'Paraben Preservatives Aren't as Toxic as Consumers Think.'
When I read this headline in Pacific Standard this week, I instantly chatted our team, "I can't believe my eyes." Could years of negative opinion and misinformation finally be finding context?
Sure, this news source is dedicated to sharing scientific truths, but my Google alert picked up on it. Hopefully other consumers' alerts did, too.
Faulty Studies and Logic
The author, Emily Harari, a scientist in genetics at UC Berkeley, succinctly explains how the 1998 study showed parabens could weakly mimic the body’s estrogen hormone, and since increased estrogen is associated with breast cancer, fear of parabens spread without the average consumer considering these effects could be negligible. In some cases, "thousands to millions of times weaker than the body's own hormones," she writes.
She also explained more recent concerns over accumulation, and the study finding—through a flawed model—parabens to be present in cancerous breast tissue; presumably due to accumulation. As is well-known, in this instance, there was no healthy tissue control.
While Harari concedes the risks are still under review, she notes "preservative-free cosmetic products marketed as 'natural' could actually be more dangerous than products containing synthetic preservatives." Thanks for standing by the science, Harari.

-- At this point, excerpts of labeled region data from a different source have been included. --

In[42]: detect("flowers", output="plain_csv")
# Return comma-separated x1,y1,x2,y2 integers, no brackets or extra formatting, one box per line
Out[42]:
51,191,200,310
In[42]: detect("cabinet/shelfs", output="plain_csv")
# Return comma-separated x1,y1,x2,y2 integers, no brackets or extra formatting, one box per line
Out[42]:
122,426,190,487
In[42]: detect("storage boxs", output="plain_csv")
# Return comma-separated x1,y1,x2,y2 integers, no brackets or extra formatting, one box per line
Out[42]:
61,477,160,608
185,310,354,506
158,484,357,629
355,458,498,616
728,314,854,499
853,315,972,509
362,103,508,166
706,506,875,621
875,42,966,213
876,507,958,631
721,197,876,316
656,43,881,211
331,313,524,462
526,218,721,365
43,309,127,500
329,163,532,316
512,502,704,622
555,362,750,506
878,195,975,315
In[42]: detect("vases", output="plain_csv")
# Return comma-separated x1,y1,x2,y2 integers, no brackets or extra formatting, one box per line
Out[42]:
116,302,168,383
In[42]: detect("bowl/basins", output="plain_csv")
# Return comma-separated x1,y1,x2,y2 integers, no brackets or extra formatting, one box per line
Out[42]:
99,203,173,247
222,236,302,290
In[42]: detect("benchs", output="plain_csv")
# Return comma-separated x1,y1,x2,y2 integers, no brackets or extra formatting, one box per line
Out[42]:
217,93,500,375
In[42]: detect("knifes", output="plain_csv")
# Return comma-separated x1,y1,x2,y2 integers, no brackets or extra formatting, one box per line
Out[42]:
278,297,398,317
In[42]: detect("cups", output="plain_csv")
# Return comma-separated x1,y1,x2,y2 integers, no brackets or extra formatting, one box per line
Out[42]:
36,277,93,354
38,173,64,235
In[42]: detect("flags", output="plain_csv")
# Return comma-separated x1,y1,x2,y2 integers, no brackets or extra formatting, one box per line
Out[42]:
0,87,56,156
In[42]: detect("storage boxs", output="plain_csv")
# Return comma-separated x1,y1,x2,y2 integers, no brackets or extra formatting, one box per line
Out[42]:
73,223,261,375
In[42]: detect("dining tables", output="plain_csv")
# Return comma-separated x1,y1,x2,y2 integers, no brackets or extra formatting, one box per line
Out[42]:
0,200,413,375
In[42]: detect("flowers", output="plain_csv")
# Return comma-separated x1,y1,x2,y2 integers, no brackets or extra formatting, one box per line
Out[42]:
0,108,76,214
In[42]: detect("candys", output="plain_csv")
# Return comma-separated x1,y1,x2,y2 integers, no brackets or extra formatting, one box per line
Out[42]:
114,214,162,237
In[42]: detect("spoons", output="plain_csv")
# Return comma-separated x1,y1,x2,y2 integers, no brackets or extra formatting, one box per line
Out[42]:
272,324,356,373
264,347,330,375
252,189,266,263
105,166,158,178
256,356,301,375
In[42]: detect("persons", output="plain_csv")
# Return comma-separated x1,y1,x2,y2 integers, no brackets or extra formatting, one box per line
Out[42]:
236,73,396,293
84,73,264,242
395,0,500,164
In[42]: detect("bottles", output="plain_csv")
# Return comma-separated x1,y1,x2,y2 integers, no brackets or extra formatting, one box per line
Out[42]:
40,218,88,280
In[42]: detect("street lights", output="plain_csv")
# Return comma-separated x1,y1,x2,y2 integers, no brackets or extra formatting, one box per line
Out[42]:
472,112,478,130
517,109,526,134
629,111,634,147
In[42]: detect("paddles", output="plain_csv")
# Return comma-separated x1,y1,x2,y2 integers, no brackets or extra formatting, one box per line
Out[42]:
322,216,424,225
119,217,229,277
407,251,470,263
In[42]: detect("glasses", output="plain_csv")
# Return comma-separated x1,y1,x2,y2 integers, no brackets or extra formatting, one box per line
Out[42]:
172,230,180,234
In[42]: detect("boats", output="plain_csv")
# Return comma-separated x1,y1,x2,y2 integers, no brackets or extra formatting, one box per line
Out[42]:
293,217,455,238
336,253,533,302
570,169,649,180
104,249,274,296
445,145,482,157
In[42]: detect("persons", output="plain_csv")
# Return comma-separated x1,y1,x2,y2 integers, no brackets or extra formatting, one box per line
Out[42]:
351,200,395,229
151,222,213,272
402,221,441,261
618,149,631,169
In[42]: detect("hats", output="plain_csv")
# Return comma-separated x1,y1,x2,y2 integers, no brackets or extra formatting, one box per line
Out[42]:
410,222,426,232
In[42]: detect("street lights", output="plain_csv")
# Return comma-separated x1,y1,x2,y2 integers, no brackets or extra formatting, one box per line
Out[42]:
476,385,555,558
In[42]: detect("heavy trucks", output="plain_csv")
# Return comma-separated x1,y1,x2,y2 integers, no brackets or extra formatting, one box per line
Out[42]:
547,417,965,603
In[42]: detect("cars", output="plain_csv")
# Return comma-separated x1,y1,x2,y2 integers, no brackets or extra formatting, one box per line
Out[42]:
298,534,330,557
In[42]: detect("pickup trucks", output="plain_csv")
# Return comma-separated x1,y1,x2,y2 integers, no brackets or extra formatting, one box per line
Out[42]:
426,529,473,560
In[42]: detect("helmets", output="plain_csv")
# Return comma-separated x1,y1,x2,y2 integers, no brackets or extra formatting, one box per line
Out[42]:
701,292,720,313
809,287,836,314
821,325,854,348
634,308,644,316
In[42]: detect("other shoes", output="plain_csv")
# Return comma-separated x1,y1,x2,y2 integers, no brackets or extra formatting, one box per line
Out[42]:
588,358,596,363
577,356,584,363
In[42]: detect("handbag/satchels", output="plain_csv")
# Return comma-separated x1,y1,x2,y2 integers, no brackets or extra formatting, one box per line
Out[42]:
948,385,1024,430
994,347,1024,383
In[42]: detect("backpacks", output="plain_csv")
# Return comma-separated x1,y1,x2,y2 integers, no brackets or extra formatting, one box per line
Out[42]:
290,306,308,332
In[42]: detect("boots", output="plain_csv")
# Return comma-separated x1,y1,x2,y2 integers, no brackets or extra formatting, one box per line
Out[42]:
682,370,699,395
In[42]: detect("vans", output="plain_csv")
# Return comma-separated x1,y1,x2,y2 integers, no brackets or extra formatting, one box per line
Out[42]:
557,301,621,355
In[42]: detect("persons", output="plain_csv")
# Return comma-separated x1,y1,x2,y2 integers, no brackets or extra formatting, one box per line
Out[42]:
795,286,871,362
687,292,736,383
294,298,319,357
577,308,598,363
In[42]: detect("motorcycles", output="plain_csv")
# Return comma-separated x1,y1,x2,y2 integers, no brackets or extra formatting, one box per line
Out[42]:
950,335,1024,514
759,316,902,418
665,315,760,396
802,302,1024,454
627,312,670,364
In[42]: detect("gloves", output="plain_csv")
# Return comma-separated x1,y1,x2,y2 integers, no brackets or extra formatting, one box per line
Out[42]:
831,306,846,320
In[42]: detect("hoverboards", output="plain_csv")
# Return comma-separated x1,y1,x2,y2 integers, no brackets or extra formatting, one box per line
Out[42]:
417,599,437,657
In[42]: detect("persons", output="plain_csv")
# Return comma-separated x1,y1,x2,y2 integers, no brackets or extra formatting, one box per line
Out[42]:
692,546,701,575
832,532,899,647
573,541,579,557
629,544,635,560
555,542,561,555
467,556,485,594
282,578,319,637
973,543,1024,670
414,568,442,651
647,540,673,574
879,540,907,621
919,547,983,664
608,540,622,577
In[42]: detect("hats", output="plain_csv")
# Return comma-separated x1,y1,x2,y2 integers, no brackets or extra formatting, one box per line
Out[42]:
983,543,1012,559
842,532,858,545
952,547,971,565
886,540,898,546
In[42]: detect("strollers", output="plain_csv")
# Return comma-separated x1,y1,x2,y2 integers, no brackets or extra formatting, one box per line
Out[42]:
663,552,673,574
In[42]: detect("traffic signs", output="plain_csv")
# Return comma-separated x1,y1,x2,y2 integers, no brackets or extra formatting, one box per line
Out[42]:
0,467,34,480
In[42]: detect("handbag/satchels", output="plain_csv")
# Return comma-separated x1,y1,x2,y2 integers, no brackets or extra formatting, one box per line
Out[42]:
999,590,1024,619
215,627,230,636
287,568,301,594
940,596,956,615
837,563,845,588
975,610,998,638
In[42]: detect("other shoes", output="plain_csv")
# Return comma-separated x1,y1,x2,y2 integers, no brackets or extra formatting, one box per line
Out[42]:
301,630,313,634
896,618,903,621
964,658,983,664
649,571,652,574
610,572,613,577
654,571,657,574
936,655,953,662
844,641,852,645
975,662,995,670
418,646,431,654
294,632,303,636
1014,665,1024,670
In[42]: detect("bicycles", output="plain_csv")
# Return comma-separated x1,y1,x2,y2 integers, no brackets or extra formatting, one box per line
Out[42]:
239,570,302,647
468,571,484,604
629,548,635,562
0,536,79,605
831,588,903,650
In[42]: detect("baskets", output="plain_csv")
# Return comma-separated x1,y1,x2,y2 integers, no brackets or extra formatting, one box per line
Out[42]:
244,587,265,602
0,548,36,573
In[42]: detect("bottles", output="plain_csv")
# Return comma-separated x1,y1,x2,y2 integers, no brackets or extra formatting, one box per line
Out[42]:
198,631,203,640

This, of course, aligns with the Cosmetic Ingredient Review's conclusion regarding parabens. "The overwhelming consensus among credible safety assessment scientists, globally, is that the available data fails to demonstrate risks relevant to cosmetic safety in the context of concentration of use." This is no doubt why, per the Contact Allergen Management Program (CAMP), parabens are still used in 39.9% of makeup products, 34% of moisturizers, 11.5% of soaps and 19% of sunscreens.
Nonallergen of the Year
Harari also points to the April 2019 article published in Cutis naming parabens as the 2019 "Nonallergan of the Year." According to the article, the American Contact Dermatitis Society (ACDS) chose parabens to draw attention to their low rate of associated ACD despite high public interest in limiting exposure to parabens.
The report notes, "Parabens are metabolized to 4-hydroxybenzoic acid and are excreted in urine. When parabens are applied topically, there is minimal penetration through intact human skin."
It's a nice change of pace to see some critical thinking out there. It gives me hope that science and intellect could ultimately prevail over fear. I hope it gives you a little lift, too.